Basın İlan Kurumu hukuksuzlukta ısrar etti, Evrensel’in ilan ve reklam akışını kesme kararına yaptığı itirazı ikinci kez reddetti. Evrensel dava açmaya hazırlanıyor. Aydın Sulh Ceza Hakimliğinin, 6 Ekim’de Evrensel'de yayımlanan Köşk Kaymakamı'nın tekzip metnini, "iki internet haber sitesi ile tirajı yüz binin üzerinde olan iki gazetede" ilan gibi yayımlatmasına karar vermesi hukuksuzluk boyutundan kanunsuzluk boyutuna geçildiğini gösteriyor. Dicle Fırat Gazeteciler Derneği verilerine göre 87 gazeteci yeni yılı cezaevinde karşıladı. Mezopotamya Kadın Gazeteciler Platformu, cezaevindeki kadın gazeteci sayısının 27 olduğunu bildirdi.
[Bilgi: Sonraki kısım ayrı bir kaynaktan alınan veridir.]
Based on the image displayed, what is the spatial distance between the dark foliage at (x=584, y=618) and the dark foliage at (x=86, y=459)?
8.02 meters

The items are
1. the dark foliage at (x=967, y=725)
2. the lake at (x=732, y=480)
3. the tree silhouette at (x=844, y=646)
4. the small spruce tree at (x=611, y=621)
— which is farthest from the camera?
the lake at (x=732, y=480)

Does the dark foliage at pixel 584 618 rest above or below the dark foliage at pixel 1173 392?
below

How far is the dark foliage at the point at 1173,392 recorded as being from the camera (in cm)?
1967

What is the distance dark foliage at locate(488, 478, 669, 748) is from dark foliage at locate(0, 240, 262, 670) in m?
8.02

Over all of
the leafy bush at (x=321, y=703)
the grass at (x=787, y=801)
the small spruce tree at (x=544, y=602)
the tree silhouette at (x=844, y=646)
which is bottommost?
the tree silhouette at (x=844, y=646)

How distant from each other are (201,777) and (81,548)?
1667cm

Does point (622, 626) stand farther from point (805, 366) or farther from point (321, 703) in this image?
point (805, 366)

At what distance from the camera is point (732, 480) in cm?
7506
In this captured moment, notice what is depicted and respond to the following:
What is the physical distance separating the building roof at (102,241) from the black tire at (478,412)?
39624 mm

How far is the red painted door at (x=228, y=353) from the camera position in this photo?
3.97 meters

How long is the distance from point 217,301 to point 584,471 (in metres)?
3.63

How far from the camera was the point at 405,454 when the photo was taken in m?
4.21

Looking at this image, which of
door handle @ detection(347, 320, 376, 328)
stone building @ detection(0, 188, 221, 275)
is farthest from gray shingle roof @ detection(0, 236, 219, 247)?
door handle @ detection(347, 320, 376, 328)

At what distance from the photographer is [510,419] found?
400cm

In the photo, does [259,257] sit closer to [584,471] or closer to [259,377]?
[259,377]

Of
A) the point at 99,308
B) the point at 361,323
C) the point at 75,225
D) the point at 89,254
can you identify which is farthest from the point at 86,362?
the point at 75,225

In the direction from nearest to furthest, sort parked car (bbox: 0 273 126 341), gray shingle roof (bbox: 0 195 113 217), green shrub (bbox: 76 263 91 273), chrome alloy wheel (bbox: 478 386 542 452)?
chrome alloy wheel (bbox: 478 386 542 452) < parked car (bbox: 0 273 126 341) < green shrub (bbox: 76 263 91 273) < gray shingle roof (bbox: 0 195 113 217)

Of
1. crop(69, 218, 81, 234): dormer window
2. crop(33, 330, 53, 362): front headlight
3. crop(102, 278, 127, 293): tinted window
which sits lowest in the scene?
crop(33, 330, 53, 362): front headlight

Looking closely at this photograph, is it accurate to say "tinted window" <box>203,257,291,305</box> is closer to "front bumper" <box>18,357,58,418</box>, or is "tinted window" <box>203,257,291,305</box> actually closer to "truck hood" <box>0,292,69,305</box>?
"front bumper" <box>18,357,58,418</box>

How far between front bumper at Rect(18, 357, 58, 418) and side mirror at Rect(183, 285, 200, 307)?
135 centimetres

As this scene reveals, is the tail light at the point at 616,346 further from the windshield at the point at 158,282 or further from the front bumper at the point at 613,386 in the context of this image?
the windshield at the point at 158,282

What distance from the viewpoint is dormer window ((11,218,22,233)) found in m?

BirGün Gazetesi muhabiri Timur Soykan, Hidanur Vakfı’nda yaşanan skandalı ortaya çıkardı. İktidar ve çevresi olayın üstüne gitmesi gerekirken gazeteci Soykan’ı hedefe koydu.

Öte yandan RTÜK, Halk TV, Tele1, KRT, FOX gibi muhalif kanalları cezalarla karartmaya çalışıyor. Son olarak Halk TV’ye ‘Mimikle terörü övme’ gibi bir gerekçeyle verilen ceza durumun vahametini ortaya koyuyor. Bugün Mezopotamya Ajansı’ndan birçok gazeteciyle birlikte onlarca gazeteci hapiste, yüzlercesi yaptığı haberler nedeniyle yargılanıyor. Sansür Yasası’nın meclisten geçmesiyle birlikte seçimler yaklaştıkça baskı ve cezaların artacağı aşikar. Bu baskı ve saldırılar yalnızca gazetelere değil emekçilerin taleplerine yöneliktir. Bu karanlığı ancak ve ancak emek demokrasi güçlerinin topyekûn mücadelesiyle aşabiliriz.

Metin Göktepe, halkın haber alma hakkını savunan işçi ve emekçilerin, ezilenlerin seslerinin duyurulmasını ilke edinmiş bir gazeteciydi. Onun gibi bu değere sahip birçok gazeteci öldürüldü, hapishanelere kondu, mesleklerinden edildi. Buna rağmen yine pek çoğu, Metin Göktepe’nin yolunu benimseyerek halkın ve gerçeklerin yanında gazetecilik yapmaya devam ediyor. Metin’in katledilmesinin ardından kenetlenen yurttaşlar, Türkiye’de ilk defa bir gazeteci cinayetinin faillerin az da olsa ceza almasını sağlayabildi. Bu bakımdan, Metin arkasında bir dayanışma vesilesi ve demokrasi mücadelesi için de bir dayanak bırakabildi. ‘Mutlaka izlemem lazım’ diye gittiği haberde, aynı zamanda gerçekleri ilke edinmiş bir gazetecinin rotasını da kendisinden sonra gelenlere anlatmış oldu.  Geçen 27 yılın ardından Metin; iş, ekmek, barış ve özgürlük mücadelesinin devam ettiği her yere ses olan gazetecilerin inadında ve emekçilere kendi yaşamlarından gerçekleri anlatma çabasında yaşamaya devam ediyor.